Thoughts on Economic Impact of Flooding in Nigeria.

 Nigeria was supposed to complete a Dam called Dasen Hausa Dam in Adamawa in 1982, but we didn't till date. And that is why Nigeria gets flooded when Cameroon releases water from it's Lagdo Dam. 


Today, about 27-33 states are experiencing flooding issues because of failure of governments environmental policy and general incompetence in the area of environment. Even when a leading presidential aspirant says that he will ask the Western world to keep "their climate change" to themselves. He doesn't  realize that climate change is more of our problem, just like it's that of the West. 


Food inflation will be high next year and will easily take headline inflation to the region of 30-35% before end of 2023. So Nigerians, brace up. And don't forget that it is an election year, so money supply will go up, so the inflation projection  can easily rise to 37%.


A double digit increase in headline inflation will mean an increase in interest rates further slowing down economic output and slowing down job creation or leading to job losses.
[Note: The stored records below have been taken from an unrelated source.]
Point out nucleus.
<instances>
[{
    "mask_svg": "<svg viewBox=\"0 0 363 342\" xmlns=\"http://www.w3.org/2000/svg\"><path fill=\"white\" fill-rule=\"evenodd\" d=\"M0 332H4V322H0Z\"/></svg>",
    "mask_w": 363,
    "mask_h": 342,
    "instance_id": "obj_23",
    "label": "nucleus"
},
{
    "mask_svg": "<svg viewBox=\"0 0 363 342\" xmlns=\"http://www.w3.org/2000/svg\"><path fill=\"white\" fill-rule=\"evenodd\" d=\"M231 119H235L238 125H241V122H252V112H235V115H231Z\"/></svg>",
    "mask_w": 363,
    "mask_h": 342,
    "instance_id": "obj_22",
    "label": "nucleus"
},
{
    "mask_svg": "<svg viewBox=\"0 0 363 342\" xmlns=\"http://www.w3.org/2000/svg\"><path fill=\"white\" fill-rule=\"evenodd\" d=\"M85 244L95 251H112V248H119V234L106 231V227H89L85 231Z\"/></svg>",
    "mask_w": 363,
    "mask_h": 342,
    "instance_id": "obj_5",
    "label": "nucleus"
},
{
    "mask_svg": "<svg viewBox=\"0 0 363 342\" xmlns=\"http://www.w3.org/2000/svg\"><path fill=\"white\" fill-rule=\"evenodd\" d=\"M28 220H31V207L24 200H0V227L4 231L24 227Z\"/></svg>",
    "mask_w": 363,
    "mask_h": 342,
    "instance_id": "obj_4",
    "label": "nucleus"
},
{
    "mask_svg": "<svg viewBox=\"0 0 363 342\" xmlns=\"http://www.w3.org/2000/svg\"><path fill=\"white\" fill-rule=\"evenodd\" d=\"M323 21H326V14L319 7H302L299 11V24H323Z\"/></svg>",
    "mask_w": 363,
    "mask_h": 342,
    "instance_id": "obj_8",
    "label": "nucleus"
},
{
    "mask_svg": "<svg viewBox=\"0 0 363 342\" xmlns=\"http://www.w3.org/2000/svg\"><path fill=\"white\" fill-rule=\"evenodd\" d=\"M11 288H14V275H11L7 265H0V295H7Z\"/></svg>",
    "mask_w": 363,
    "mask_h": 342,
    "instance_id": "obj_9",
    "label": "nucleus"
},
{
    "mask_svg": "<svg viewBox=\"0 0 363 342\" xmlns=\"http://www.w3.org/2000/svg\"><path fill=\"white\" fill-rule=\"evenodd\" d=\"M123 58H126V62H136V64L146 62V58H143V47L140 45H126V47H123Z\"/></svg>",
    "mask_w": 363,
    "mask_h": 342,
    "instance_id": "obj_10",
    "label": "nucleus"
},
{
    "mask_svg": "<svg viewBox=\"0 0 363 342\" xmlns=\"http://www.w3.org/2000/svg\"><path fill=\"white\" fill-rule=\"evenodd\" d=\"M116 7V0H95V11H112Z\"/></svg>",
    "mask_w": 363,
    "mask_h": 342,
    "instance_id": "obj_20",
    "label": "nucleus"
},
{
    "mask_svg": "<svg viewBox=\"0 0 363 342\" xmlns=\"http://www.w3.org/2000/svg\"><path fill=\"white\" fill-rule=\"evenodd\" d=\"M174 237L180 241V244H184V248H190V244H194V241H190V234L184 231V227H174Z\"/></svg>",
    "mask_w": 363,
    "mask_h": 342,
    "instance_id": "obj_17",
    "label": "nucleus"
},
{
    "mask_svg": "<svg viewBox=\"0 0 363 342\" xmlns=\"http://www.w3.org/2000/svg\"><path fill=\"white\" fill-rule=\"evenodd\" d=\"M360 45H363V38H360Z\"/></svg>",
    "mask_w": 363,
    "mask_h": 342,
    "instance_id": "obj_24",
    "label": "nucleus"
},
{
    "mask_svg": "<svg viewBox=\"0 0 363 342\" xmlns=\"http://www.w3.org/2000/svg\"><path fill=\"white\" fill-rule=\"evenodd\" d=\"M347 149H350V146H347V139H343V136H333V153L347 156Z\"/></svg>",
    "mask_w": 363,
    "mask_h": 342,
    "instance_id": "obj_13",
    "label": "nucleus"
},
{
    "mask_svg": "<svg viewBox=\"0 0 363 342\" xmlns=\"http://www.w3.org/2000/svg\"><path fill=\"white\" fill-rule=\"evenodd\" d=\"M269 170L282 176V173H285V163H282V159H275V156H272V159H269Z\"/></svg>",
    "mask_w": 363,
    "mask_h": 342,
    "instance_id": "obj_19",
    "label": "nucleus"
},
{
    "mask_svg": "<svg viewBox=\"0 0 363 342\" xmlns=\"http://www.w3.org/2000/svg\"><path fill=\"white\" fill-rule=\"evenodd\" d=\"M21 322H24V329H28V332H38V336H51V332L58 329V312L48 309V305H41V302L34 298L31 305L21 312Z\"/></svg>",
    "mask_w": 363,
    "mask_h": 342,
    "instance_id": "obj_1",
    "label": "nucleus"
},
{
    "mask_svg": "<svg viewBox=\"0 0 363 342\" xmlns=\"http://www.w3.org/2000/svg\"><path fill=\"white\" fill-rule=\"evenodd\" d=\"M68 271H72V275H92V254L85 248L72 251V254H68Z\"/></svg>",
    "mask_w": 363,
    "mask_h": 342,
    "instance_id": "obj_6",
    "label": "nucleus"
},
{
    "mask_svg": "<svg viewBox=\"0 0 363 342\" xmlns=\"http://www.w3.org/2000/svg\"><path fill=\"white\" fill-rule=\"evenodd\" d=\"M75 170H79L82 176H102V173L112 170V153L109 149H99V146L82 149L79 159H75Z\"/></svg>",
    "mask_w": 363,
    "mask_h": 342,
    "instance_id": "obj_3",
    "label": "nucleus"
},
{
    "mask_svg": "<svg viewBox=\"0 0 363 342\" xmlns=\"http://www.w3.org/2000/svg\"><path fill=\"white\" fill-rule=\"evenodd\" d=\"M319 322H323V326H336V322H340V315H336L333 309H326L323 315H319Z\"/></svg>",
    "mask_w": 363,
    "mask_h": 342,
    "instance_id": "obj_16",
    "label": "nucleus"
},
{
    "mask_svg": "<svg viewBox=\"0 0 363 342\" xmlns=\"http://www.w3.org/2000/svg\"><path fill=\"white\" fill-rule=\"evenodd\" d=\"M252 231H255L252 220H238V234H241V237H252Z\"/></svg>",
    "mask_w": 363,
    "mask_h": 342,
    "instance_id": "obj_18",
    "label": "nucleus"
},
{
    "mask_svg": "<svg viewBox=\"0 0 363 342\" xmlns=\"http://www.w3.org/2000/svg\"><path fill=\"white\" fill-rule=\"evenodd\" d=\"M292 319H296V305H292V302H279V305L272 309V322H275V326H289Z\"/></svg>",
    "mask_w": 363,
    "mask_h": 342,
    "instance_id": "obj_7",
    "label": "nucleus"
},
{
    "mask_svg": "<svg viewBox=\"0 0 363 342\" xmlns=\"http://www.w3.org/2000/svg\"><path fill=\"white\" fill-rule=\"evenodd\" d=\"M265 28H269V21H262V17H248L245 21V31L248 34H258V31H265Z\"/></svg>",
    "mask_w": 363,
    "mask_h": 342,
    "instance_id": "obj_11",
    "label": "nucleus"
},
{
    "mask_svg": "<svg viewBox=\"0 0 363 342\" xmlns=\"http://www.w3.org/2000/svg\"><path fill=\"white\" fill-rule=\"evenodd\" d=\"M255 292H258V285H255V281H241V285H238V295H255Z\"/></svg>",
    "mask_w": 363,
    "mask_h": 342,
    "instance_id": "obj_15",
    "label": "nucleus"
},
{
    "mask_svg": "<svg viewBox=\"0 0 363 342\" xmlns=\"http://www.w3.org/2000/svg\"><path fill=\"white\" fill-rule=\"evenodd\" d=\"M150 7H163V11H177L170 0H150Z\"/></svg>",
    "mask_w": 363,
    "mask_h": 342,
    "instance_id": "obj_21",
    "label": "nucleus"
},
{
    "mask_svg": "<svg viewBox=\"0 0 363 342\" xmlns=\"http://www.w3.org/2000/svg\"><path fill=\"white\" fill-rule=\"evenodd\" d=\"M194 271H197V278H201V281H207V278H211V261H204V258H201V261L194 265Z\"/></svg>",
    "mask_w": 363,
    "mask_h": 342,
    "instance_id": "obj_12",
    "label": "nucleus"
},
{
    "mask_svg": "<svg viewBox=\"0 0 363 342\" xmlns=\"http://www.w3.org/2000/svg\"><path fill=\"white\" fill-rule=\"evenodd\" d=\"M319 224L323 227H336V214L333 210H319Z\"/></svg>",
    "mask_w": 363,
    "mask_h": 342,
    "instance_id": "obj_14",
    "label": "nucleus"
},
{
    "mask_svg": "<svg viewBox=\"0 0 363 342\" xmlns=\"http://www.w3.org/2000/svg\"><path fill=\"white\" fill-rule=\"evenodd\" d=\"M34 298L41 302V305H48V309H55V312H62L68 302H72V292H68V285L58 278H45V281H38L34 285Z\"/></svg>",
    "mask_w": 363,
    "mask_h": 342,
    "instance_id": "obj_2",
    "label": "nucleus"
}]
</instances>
We need to invest in remote skills and restructure post-graduate human capital skills desperately to encourage forex earnings and coping off the youth population, and to also discourage brain drain. Waste should be cut at state level and invested in critical sectors like education and health to prevent loss of health workers. 

We can cope with floods and use counter-cyclical tools to fight inflation. But the loss of our best brains, especially our health workers and teachers can reduce the quality of human capital drastically, making it difficult to achieve faster recovery of economic loses.